When you do hear of a problem, do your very best to take quick action. If you can’t provide immediate redress for the problem, talk with your employee in a prompt manner about why you can’t take action. Whether the problem is lack of available funds or conflict of interests, make sure they know so they don’t think you just didn’t listen. Invite them to give you feedback on how you can help them handle the issue in the meantime. For example, if someone wants a new hire to help them with work and there are no funds available right now, find a way to decrease their workload or offer them increased overtime compensation.
- Give Positive Reinforcements
Psychologists agree that the best way to encourage good behaviors is by positive reinforcement of good performance as opposed to punishment of bad behaviors. If your company doesn’t currently do this, start an employee-of-the-month program. Have special, custom signs printed up online via eSigns to announce the winner and give a reward like a small bonus, a gift card, or a free lunch.

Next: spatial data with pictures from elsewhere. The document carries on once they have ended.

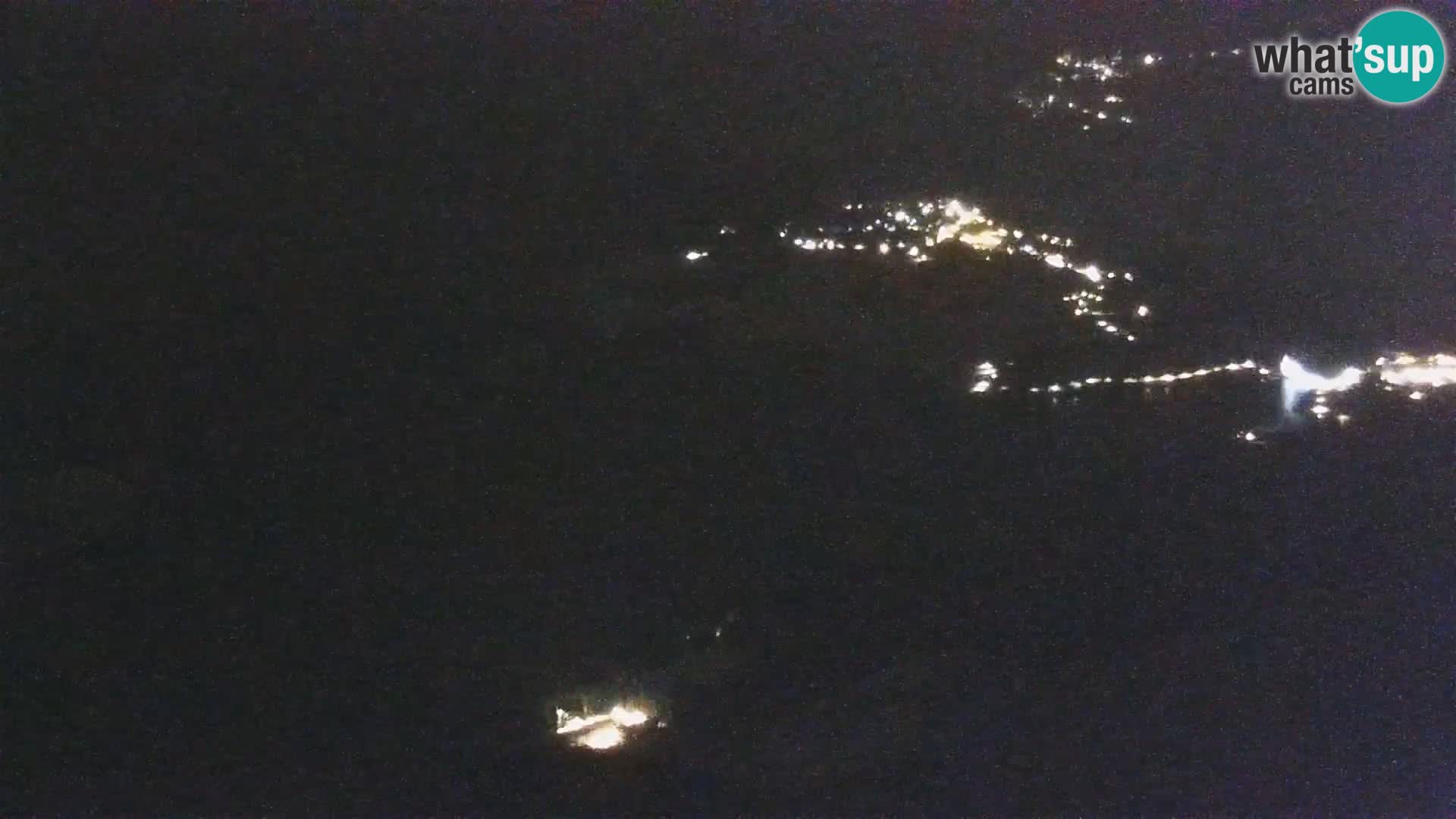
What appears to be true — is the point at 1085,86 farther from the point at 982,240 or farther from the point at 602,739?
the point at 602,739

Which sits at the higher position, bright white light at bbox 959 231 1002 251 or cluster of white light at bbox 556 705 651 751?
bright white light at bbox 959 231 1002 251

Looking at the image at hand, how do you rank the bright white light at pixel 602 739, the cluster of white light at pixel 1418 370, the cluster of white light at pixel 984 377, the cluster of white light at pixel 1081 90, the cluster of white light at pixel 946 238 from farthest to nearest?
1. the cluster of white light at pixel 1081 90
2. the cluster of white light at pixel 946 238
3. the cluster of white light at pixel 1418 370
4. the cluster of white light at pixel 984 377
5. the bright white light at pixel 602 739

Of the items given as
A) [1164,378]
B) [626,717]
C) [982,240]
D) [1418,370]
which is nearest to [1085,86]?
[982,240]

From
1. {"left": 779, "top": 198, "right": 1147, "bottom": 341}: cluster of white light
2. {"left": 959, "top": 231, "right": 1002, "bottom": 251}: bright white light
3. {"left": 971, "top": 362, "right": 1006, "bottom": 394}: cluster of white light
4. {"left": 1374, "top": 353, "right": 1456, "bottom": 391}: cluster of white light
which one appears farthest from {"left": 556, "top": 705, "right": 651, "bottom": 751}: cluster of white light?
{"left": 1374, "top": 353, "right": 1456, "bottom": 391}: cluster of white light

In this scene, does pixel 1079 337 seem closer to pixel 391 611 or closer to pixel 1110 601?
pixel 1110 601

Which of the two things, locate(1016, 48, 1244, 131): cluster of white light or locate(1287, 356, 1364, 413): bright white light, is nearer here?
locate(1287, 356, 1364, 413): bright white light

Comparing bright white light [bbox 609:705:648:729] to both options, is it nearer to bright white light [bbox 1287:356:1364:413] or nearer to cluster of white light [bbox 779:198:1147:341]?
cluster of white light [bbox 779:198:1147:341]

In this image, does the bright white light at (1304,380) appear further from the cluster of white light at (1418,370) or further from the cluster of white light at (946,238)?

However, if you don’t provide your whole team with some type of encouragement, a program that rewards only individuals could lead to competitiveness and poor spirits. Counteract this by putting in place a monthly lunch plan in which employees can take a lunch on the clock at the company’s expense (provided there aren’t any ridiculous expenditures).
- Treat Layoffs Seriously
Nothing creates a poor work environment quite as quickly as the sense that employees are not valued or that they are being constantly watched and judged. This can happen very quickly when an employee is fired without warning, which comes as a shock to the rest of the team. If you are hearing or noticing performance problems with an employee, make sure you give them opportunities to address the problem before you take action. Let them know specifically what the problem is and specifically what they can do to fix it. You should also give them a definite timeline so that they know that if, by a certain point, things haven’t changed, that you will be taking action. However, if you find that there is a good reason to explain the problem, do what you can to help the employee address the problem that is preventing their success so that they don’t feel trapped. If it makes sense to do so, offer to help the employee find another position in the company or to write a recommendation letter if you feel that the company would do better at a different department or partner company, for example.
- Be a Leader
The best leaders are the ones who feel success when the whole team feels successful. Make your values as a leader concrete and specific and make sure your employees know what they are. Include them, printed out, in a manual, or have them framed in the breakroom. Find ways to embody these values, and by positive example, you encourage imitation. It is helpful to read some leadership books if you feel as though you need to brush up. Celebrate the successes of your employees and feel their failures with them. Being relatable but respected, like a good parent, is the best way to find success.